* [Goal of the exercise] Look through the lines below and extract any with the word "Water".

* [Extracted material]

■ ■ ■ ■ ■ ■ ■

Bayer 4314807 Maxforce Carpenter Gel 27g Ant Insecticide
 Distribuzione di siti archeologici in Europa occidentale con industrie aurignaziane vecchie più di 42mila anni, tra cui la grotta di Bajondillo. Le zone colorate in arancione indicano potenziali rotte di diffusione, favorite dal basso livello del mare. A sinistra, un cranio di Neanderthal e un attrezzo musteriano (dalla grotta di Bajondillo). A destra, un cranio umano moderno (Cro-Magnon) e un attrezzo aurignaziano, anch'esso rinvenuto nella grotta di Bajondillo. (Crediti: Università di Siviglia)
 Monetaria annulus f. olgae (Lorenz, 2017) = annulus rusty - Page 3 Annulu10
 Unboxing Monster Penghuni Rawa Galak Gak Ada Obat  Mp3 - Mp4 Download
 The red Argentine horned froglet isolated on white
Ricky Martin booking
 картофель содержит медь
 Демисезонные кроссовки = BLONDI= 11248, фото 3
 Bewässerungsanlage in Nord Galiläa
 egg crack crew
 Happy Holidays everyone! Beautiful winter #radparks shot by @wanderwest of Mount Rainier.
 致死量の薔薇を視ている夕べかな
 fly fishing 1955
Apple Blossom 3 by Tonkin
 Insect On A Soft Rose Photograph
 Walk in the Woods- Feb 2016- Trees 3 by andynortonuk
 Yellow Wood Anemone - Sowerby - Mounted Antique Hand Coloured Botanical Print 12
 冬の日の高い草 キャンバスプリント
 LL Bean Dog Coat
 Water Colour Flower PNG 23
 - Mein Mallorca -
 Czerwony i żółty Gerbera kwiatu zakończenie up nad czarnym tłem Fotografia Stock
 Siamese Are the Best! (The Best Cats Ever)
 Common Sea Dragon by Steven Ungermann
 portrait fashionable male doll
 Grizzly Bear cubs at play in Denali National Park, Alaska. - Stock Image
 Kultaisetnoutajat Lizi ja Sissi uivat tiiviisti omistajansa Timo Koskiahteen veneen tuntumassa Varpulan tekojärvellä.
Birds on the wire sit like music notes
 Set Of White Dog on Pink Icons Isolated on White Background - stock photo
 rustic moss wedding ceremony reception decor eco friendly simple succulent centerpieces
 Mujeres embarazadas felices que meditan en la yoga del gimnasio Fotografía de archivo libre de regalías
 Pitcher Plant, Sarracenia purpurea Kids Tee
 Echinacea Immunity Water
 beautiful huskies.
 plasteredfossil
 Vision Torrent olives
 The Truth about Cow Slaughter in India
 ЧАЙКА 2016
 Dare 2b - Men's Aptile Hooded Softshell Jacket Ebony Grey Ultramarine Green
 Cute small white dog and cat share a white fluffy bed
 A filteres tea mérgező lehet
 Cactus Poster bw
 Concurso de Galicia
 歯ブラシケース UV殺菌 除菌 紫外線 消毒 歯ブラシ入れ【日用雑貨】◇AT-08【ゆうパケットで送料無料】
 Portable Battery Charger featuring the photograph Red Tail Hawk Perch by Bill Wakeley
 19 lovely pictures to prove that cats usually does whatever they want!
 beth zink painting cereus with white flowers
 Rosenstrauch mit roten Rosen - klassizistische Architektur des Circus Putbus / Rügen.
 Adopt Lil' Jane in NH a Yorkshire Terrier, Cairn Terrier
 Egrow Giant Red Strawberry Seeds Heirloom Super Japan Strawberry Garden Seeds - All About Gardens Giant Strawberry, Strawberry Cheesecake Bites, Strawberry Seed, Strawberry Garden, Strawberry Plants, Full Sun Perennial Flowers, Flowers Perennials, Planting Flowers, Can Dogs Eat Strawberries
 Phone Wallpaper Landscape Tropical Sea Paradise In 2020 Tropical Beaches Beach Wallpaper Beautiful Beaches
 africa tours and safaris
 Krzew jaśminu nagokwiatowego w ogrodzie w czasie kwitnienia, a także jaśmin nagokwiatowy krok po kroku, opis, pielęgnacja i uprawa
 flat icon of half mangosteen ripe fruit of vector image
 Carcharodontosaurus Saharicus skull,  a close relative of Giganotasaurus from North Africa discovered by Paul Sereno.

■ ■ ■ ■ ■ ■ ■

* [Exercise output]
 Water Colour Flower PNG 23
 Echinacea Immunity Water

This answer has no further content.